In the current issue of Local Media Journal, we break down the Q4 earnings announcements of major U.S. newspaper publishers. You probably know the story; circulation and revenues are in decline, while online assets continue to show growth.
To add to this, yesterday The New York Times Co. announced some numbers for January that showed a 3.4 percent ad revenue increase for About.com (which it purchased last year) while the company’s overall revenues slipped 3.2 percent.
From Paid Content:
–"Outstanding growth" in cost-per-click advertising drove About.com’s growth to $7.1 million in ad revenues; the unit’s ad revenues increased 124 percent compared to january ’05, when it was still owned by Primedia. (This January included four more reporting days than the previous year.) About.com also reported display growth.
— Online ad revenue was up 22 percent across the News Media Groups with "strong growth" in display and classified advertising.
— Despite the strength of Craigslist and other classified competitors, real-estate classified rose 15.3 percent.
— TimesSelect: The Times’ groundbreaking premium service continues to grow.
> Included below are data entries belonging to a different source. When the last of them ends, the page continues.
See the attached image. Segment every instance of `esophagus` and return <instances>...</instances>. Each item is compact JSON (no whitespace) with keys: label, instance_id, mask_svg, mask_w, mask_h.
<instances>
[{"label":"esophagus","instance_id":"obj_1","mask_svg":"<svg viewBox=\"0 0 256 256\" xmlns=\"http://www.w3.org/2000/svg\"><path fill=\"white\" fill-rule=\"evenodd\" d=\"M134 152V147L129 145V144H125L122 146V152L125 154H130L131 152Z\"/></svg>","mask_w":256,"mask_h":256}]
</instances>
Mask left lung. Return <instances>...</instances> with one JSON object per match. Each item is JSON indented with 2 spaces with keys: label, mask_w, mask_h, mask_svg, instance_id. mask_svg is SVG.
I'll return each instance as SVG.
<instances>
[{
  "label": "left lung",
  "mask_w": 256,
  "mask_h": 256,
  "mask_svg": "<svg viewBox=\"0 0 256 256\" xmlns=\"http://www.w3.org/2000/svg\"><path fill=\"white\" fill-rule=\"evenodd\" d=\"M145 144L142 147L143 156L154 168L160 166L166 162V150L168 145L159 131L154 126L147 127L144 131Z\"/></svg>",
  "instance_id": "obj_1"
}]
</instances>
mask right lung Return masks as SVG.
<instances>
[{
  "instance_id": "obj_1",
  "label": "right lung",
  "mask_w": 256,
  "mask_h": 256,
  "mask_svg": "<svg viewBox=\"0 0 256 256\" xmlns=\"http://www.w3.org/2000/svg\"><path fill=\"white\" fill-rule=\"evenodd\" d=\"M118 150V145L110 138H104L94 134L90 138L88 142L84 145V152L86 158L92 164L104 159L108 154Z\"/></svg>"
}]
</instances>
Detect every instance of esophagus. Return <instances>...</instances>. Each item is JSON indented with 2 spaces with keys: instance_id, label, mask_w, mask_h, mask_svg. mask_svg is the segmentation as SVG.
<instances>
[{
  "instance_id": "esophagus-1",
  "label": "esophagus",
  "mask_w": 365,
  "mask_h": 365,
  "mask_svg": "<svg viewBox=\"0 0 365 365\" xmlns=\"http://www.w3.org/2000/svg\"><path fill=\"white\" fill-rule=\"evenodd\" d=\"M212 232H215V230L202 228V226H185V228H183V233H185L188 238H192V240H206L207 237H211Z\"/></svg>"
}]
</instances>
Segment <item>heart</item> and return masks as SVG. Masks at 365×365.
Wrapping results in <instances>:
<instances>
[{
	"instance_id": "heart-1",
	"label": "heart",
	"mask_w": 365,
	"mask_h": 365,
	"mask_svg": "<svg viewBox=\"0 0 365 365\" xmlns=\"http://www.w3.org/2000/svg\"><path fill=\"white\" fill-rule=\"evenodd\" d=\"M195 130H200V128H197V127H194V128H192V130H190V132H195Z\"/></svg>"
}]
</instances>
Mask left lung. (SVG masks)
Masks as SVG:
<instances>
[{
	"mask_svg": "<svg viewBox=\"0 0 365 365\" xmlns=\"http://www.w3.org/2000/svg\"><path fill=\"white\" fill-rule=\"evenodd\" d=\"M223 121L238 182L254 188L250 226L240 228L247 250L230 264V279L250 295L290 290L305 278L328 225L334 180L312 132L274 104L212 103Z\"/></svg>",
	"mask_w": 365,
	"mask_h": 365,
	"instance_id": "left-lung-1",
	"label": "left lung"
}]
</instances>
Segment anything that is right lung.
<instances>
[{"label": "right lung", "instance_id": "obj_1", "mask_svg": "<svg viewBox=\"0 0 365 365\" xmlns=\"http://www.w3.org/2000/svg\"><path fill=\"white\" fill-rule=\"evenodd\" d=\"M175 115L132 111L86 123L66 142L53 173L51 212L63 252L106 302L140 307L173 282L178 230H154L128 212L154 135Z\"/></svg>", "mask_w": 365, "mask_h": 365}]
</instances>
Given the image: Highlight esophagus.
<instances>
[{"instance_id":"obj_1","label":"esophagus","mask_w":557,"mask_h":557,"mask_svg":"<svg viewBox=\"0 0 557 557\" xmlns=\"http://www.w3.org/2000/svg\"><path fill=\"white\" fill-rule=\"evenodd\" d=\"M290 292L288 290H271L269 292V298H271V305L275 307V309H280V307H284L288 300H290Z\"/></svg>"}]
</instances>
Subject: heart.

As of Jan. 31, TimesSelect had approximately 410,000 subscribers — about 62 percent get the service as part of their print subscription and about 38 percent are online only.
The New York Times also just struck a deal with fast moving Internet video start-up Brightcove (the company offers large and small video producers a platform to distribute their content and generate ad or sales revenues). Under the multiyear arrangement, Brightcove will distribute and syndicate broadband video across NYtimes properties. This gives Brightcove more ad inventory (and valuable inventory it seems) in its network, and it gives the Times a branded platform for distributing video on its sites — something that is becoming very high in demand in online news and that The Times certainly couldn’t have done on its own.
We expect to see more deals between advertiser and publisher facing video networks, and traditional media companies that wish to differentiate themselves (or stay competitive) with video capability.